Directions for this task: Gather every one of the lines below that contains the word "nearest". Case counts.

Record excerpts:
━━━━━━━━━━━━━━━━

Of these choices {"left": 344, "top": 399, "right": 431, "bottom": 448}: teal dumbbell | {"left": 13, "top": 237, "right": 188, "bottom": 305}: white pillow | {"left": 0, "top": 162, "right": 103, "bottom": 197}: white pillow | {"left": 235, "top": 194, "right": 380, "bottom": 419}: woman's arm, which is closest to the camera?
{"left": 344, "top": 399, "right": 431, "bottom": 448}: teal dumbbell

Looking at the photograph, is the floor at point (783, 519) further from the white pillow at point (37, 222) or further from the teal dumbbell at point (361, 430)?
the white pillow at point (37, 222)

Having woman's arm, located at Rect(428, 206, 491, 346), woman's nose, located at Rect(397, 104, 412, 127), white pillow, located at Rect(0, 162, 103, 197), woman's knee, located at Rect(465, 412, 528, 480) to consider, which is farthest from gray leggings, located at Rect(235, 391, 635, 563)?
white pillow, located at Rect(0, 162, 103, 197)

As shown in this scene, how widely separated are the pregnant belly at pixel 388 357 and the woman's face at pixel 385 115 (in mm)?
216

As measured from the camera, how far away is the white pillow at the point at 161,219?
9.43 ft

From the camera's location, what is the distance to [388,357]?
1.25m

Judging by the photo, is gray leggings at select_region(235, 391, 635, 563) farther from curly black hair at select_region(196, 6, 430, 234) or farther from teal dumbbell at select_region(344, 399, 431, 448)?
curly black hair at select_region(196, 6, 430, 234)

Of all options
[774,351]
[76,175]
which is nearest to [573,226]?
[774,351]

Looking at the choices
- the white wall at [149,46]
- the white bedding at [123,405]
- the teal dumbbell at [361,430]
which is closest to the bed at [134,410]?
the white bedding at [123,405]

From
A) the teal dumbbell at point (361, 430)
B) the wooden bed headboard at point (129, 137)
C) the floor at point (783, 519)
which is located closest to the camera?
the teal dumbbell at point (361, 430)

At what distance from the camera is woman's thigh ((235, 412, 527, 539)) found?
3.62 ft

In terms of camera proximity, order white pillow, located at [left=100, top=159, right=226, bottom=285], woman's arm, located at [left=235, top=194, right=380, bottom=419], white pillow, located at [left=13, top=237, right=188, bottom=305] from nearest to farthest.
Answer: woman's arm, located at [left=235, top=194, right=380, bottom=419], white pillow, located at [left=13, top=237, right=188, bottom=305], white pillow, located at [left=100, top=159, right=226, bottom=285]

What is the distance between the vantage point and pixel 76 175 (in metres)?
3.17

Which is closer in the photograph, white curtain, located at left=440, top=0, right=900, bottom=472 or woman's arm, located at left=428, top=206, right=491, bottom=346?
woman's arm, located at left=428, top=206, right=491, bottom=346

━━━━━━━━━━━━━━━━

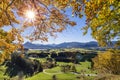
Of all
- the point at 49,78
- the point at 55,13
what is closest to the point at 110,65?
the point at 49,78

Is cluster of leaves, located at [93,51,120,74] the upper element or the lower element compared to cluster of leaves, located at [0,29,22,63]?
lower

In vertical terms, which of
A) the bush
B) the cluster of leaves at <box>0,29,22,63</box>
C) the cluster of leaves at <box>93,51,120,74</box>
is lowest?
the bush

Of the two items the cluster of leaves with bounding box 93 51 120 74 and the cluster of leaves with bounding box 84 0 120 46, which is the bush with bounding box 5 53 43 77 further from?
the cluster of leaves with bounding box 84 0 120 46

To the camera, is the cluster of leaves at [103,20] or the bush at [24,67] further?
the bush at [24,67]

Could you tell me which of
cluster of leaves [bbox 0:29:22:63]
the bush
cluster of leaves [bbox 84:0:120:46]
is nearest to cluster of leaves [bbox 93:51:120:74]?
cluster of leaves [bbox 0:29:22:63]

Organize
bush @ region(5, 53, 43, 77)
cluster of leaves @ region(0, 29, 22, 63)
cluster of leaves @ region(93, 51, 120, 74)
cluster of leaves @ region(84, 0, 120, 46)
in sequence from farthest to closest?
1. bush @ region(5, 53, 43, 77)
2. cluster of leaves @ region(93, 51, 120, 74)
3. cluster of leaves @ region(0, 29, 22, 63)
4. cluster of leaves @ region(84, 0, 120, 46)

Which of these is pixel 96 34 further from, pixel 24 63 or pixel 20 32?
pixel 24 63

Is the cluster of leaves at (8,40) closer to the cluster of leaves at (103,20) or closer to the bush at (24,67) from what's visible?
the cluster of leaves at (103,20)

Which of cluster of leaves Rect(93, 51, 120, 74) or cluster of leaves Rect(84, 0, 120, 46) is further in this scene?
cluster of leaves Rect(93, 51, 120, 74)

━━━━━━━━━━━━━━━━

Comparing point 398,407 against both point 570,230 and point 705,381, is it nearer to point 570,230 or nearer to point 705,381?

━━━━━━━━━━━━━━━━

Written reply:
which is nearest to [573,226]?
In terms of camera proximity, order white pillow, located at [left=100, top=159, right=226, bottom=285], woman's arm, located at [left=235, top=194, right=380, bottom=419], white pillow, located at [left=13, top=237, right=188, bottom=305] from nearest to farthest.
is nearest to cluster of leaves [bbox 93:51:120:74]?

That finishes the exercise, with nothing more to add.